Problem a => Select every line of the records below that contains the word "grille", matching its case exactly.

Ahead of Lucifer on the Sofa’s release, Daniel shared details on the prolific writing sessions, tiny-but-tone-heavy amps, and the “fuckin’ ferocious” leads of Spoon’s latest album.
Outside of No Bullets Spent from your Best Of [2019’s Everything Hits At Once], it’s been five years since Spoon put out new music. How did that gap affect the making of Lucifer on the Sofa?
"I think we went through about 40 songs to come up with this record. A lot of those we went pretty far with. Some of them we finished and they’ll come out eventually; others we finished and I never want to hear them again. The basic answer is that it gave us time to have a hell of a lot of songs to pick from."
That’s interesting you had 40 new songs to choose from, but you start the album with a cover of Smog’s Held. How did you come to the cover, in general, but also the decision to have it kick off the record?
"That’s a song that we use to cover in the ‘00s at our shows. It was in the setlist for a year-and-a-half, or something. I don’t remember how it fell out; it’s just one of those things.
"It was time to start working on songs one day [while making Lucifer on the Sofa], and just to get us in the mood we played some covers. This was one of them. We hadn’t played it in years, and this time I switched to bass. Gerardo took the guitar. With that combo, it had some teeth to it that it never had before."
How did taking on bass put you into a different groove?
"It’s an instrument that I can play better by feel while I’m singing. It’s a little less technical. That [guitar] riff sounds fairly simple, but in order to play it right you’ve got to have some real swing. It’s hard for me to do that and sing at the same time, but not for Gerardo."
Spoon have done a number of covers over the years – like that David Bowie cover [I Can't Give Everything Away] you put out a couple of weeks ago. With Held in mind, does honoring the legacy of someone like Smog’s Bill Callahan ever come into play?
"I don’t think we set about to play it to honor his legacy, as much as I love Bill Callahan and his work. It’s just that after we played it for fun we thought, 'Holy shit, that was really good. Maybe we could actually record this, not just jam on it.' Then we did and it just had this sound that was fantastic.
"Jim had this idea of recording the drums and guitars twice, so you hear one [take] on the hard left and one on the hard right. That combo has a unique sound to it. Maybe that’s why it ended up being the first song; it’s just a good sound. And it has all that great banter at the top."
Like you said, it has that studio chatter blended up front. It gives the record an intimate vibe. Did this feel like a looser, in-the-room album as you were making it?
"That’s what we set out to do, for it to [sound like] a band playing together in a room. That’s the sound we were going for, one that maybe we hadn’t really done too much of on the last record or two.

Problem b => In the interview above, roughly how many songs did Spoon go through to arrive at Lucifer on the Sofa?

Data listing =>

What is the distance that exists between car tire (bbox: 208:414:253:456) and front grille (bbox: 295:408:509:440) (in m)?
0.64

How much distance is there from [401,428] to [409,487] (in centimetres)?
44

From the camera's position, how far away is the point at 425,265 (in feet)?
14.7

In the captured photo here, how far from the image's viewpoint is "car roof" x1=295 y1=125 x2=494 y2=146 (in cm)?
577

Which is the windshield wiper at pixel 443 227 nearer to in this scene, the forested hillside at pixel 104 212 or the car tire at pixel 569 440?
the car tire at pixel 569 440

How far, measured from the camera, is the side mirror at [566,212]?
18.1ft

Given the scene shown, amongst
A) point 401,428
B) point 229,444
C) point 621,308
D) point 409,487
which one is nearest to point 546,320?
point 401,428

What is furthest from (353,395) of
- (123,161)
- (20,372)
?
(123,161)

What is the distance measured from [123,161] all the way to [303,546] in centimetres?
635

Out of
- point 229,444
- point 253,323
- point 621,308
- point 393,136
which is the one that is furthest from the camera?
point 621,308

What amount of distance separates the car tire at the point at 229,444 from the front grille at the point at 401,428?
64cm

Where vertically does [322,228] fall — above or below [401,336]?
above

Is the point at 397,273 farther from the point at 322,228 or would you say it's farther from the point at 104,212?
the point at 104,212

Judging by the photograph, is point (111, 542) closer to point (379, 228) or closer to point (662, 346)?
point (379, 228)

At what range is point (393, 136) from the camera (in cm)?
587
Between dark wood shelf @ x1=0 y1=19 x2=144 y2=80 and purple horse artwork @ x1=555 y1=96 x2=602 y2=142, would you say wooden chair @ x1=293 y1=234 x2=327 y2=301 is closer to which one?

Answer a =>
What is the distance that exists between car tire (bbox: 208:414:253:456) and front grille (bbox: 295:408:509:440) (in m)?
What amount of distance separates the car tire at the point at 229,444 from the front grille at the point at 401,428?

Answer b => About 40 songs.